На петербургском балу не слова и не арии рисуют музыкальный образ Татьяны, когда она предстает перед Онегиным после нескольких лет разлуки. Торопливый, восхищенный говор хора при ее появлении— лишь дополнение той поэтической, но холодноватой мелодии, звучащей как негромкий отзвук далекого вальса, какую одиноко поет в это время кларнет. «С изяществом и нежностью», — пометил Чайковский в партитуре это место… Такой изящной, нежной, чуть холодноватой и как бы в стороне от других выглядит Татьяна в светском кругу. Мгновенно пробегающая в скрипках при ее встрече с Онегиным тема любви к нему приподнимает уголок тяжелой завесы, скрывающей от всех душевный мир княгини Греминой. Широко откинута эта завеса в следующей, последней картине.

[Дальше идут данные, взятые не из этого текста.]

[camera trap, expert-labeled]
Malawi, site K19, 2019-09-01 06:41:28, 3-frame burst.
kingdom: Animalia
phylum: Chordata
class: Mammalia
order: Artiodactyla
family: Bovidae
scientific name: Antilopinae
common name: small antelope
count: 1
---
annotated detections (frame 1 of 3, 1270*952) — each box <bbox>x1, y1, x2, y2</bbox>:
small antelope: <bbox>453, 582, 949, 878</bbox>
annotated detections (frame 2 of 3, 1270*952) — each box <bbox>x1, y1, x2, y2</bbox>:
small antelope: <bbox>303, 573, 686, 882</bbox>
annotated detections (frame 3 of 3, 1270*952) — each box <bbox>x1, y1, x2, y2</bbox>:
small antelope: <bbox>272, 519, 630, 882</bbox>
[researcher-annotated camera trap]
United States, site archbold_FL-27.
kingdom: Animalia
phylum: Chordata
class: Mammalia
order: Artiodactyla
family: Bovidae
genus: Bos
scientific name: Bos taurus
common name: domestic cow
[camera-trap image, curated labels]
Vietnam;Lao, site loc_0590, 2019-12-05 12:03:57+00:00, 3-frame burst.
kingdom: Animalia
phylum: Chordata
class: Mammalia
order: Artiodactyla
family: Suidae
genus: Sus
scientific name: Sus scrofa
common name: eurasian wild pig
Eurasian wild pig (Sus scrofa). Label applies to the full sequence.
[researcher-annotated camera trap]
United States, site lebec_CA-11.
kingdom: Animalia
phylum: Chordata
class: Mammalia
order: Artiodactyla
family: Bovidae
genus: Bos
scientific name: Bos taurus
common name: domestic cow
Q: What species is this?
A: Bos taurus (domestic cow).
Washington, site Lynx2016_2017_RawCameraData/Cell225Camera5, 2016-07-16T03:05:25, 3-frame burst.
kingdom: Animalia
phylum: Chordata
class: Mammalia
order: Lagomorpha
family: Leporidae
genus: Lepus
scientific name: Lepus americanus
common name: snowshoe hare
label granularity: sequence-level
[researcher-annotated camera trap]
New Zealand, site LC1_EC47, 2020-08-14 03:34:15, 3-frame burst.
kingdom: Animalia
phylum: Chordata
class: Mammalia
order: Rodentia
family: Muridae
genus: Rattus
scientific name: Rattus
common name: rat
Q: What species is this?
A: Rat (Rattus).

Оркестровое вступление построено на первой теме блестящей и внушительно-тяжеловесной арии князя Гремина «Любви все возрасты покорны». Но, перейдя от баса к сопрано, сменив тональность, подвергнувшись некоторым, в сущности, незначительным, изменениям, мелодия переменилась. Она стала почти неузнаваемой, оставшись, однако, тою же самой. Если композитор хотел показать всю отчужденность между мужем и женою в несчастливом браке, если он хотел показать, как пугающе далеко могут разойтись представления двух глубоко различных людей об одном и том же предмете, он достиг своей цели. Ария Гремина, не лишенная известного благородства и во всяком случае благожелательная, преисполнена тем не менее ограниченности и какой-то удручающей скудости духа. Князь, несмотря на неблагоприятную разницу возрастов, всецело доволен собою, своей любовью и женой.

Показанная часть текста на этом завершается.